Die Demenz gehört zu den häufigsten Erkrankungen des höheren Lebensalters, ist aber selten auch schon in jüngerem Lebensalter anzutreffen. Ca. 10- 15% der über 65-Jährigen leiden an einer Demenz. Mit steigendem Lebensalter nimmt die Erkrankungswahrscheinlich-keit zu, bei 40% der Neunzigjährigen und bei 80% der Hundertjährigen liegt eine Demenz vor.

 

Die häufigste Form ist die Demenz vom Alzheimer-Typ, gefolgt von Demenzen aufgrund von Hirndurchblutungsstörungen. Daneben gibt es eine Vielzahl von anderen Erkrankungen, die mit einer Demenz einhergehen wie die Lewy-Körper-Demenz, der Normaldruckhydrocephalus, die Creutzfeld-Jakob-Erkrankung, das Korsakow-Syndrom, Vitamin-B12-Mangel, Neurolues, HIV-Encephalopathie, Demenzen bei Störungen des Schilddrüsenstoffwechsels und viele mehr.

 

Die meisten Demenzformen können ursächlich nicht oder noch nicht behandelt werden. Für diese Formen der Demenz, insbesondere für die Alzheimer-Demenz, stehen allerdings Medikamente zur Verfügung, die den Verlauf der Erkrankung verlangsamen.

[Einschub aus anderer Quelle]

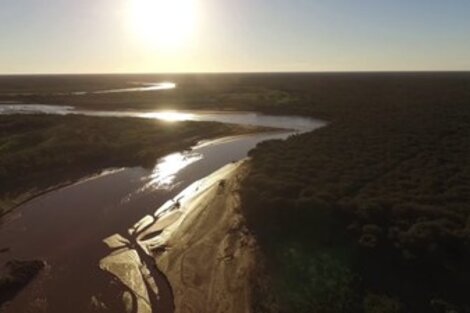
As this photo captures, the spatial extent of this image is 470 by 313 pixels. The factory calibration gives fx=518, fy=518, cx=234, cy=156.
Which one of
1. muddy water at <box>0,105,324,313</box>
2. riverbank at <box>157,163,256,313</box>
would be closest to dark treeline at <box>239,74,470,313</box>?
riverbank at <box>157,163,256,313</box>

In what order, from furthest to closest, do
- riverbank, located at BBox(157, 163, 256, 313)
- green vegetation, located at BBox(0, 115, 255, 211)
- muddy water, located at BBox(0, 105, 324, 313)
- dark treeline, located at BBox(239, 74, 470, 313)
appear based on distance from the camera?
green vegetation, located at BBox(0, 115, 255, 211) < muddy water, located at BBox(0, 105, 324, 313) < riverbank, located at BBox(157, 163, 256, 313) < dark treeline, located at BBox(239, 74, 470, 313)

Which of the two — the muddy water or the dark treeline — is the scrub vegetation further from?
the muddy water

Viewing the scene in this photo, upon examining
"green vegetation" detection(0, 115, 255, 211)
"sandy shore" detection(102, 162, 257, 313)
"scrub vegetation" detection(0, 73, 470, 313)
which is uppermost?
"scrub vegetation" detection(0, 73, 470, 313)

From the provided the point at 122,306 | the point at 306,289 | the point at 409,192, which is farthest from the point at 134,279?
the point at 409,192

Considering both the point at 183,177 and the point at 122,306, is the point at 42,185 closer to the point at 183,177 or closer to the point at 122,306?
the point at 183,177

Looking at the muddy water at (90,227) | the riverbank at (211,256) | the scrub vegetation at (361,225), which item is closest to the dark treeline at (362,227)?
the scrub vegetation at (361,225)

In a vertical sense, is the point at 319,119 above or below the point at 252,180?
below
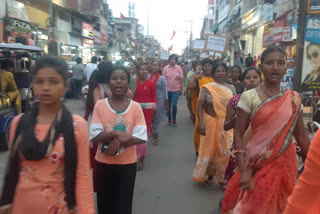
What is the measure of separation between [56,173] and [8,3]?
17.7 m

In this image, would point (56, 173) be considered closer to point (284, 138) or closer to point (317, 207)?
point (317, 207)

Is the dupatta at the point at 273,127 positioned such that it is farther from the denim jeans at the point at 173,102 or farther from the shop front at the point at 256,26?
the shop front at the point at 256,26

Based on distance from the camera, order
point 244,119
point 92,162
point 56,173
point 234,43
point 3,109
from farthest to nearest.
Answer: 1. point 234,43
2. point 3,109
3. point 92,162
4. point 244,119
5. point 56,173

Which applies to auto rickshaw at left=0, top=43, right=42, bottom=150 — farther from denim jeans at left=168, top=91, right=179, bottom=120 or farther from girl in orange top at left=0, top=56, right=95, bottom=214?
girl in orange top at left=0, top=56, right=95, bottom=214

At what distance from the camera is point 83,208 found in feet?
6.47

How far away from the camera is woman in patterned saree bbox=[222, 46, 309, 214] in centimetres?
250

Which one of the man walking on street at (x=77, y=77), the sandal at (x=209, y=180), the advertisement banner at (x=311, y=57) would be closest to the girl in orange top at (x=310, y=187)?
the sandal at (x=209, y=180)

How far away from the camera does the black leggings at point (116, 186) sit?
3.06 m

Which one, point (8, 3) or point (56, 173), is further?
point (8, 3)

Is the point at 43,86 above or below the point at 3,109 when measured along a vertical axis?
above

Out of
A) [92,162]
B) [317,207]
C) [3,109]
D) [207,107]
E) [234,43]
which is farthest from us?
[234,43]

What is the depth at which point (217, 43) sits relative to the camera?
11836mm

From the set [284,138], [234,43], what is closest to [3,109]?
[284,138]

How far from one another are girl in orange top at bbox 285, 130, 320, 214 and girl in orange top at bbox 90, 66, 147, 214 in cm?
172
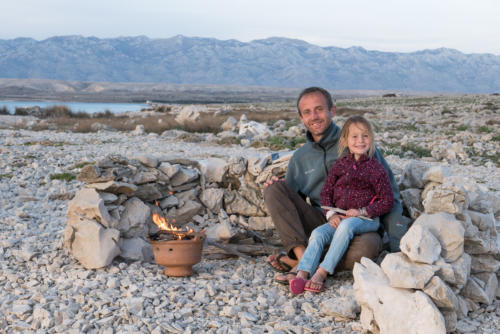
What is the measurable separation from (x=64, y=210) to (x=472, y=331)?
5.40m

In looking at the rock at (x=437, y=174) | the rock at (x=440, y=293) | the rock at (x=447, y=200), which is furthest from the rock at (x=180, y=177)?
the rock at (x=440, y=293)

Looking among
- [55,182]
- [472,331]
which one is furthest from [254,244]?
[55,182]

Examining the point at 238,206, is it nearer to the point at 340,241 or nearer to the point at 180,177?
the point at 180,177

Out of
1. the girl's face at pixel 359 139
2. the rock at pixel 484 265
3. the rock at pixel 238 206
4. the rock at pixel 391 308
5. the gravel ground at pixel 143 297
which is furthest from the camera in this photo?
the rock at pixel 238 206

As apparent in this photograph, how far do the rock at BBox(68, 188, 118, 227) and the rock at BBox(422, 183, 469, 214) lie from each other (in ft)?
10.1

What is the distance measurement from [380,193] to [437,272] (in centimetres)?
98

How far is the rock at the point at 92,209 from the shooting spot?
521 cm

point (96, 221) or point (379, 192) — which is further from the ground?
point (379, 192)

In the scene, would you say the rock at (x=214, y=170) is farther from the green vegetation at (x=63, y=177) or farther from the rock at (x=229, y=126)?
the rock at (x=229, y=126)

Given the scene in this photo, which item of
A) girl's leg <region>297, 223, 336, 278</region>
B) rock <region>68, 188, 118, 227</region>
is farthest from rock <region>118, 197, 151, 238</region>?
girl's leg <region>297, 223, 336, 278</region>

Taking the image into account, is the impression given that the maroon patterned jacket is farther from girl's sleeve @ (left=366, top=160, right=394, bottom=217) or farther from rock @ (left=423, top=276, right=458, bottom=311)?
rock @ (left=423, top=276, right=458, bottom=311)

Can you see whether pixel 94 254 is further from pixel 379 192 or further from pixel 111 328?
pixel 379 192

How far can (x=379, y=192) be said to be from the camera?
4539mm

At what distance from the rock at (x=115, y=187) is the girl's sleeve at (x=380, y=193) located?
2.65 metres
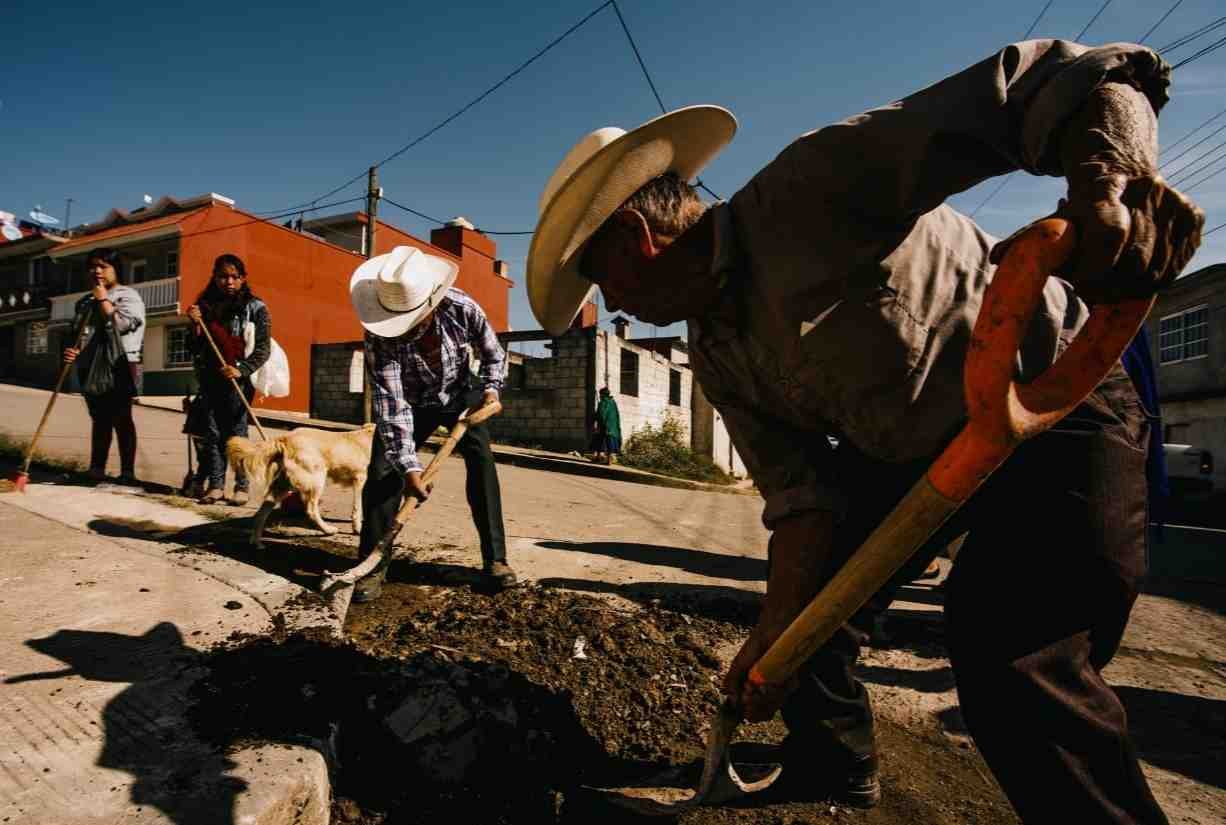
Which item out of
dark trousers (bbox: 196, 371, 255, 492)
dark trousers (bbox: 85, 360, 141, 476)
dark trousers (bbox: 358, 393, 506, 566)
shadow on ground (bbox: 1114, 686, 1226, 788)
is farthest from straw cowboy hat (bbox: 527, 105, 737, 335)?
dark trousers (bbox: 85, 360, 141, 476)

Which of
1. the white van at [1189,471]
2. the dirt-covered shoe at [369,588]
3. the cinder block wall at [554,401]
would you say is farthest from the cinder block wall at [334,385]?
the white van at [1189,471]

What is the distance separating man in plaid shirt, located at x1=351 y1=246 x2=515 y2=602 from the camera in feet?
10.3

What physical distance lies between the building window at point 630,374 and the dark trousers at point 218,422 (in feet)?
37.7

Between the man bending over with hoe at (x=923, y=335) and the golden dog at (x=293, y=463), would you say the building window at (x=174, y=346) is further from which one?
the man bending over with hoe at (x=923, y=335)

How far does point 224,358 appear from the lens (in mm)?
5055

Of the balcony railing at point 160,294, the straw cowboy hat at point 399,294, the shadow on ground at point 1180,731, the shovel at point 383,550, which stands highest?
the balcony railing at point 160,294

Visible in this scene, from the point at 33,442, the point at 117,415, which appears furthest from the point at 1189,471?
the point at 33,442

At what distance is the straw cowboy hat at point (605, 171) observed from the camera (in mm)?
1477

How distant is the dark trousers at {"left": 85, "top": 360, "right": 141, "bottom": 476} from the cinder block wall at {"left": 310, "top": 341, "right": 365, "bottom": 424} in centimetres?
1163

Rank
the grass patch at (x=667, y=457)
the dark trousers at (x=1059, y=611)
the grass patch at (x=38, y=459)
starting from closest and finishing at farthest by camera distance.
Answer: the dark trousers at (x=1059, y=611), the grass patch at (x=38, y=459), the grass patch at (x=667, y=457)

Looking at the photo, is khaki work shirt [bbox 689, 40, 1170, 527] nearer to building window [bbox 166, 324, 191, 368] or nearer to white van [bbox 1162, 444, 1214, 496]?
white van [bbox 1162, 444, 1214, 496]

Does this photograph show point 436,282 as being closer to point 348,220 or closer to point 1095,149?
point 1095,149

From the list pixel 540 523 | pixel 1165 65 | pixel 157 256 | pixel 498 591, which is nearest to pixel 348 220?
pixel 157 256

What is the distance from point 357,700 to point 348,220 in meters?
30.2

Bei etwa 15% der Demenzen liegen allerdings behandelbare Ursachen zugrunde. Eine exakte Diagnosestellung und Ursachenabklärung ist daher von erheblicher Bedeutung.

 

Als diagnostische Verfahren kommen im Herz-Jesu-Krankenhaus folgende Untersuchungsmethoden zur Anwendung:

Testpsychologische Untersuchungen (Mini-Mental-Status, DemTec, geriatrische Depressionssklala, Uhrentest, Finger benennen, ADAS)
Computer- und Kernspintomographie des Gehirns
Ausführliche Laboruntersuchungen
Elektroencephalographie (EEG)
Nervenwasser- bzw. Liquoruntersuchung (Tau-Protein, Beta-Amyloid, 14-3-3-Protein, Neuronenspezifische Enolase, S-100)

 

Die Therapie richtet sich nach der vorliegenden Demenzform. Bei der Alzheimer-Demenz kommen Medikamente  (zentrale Cholinesterasehemmer) zum Einsatz, die zu einer Verlangsamung des Krankheitsprozesses führen. Darüber hinaus werden ergotherapeutische, sozio- und psychotherapeutische Maßnahmen durchgeführt. Häufig erfolgt nach Diagnosestellung auch eine Vermittlung der Patienten und Angehörigen an spezielle gerontopsychiatrische Einrichtungen.

Andere Demenzformen werden ursächlich behandelt wie der Normaldruckhydrocephalus durch Anlage eines ventrikuloperitonealen Shunts oder die Neurolues durch Antibiotika.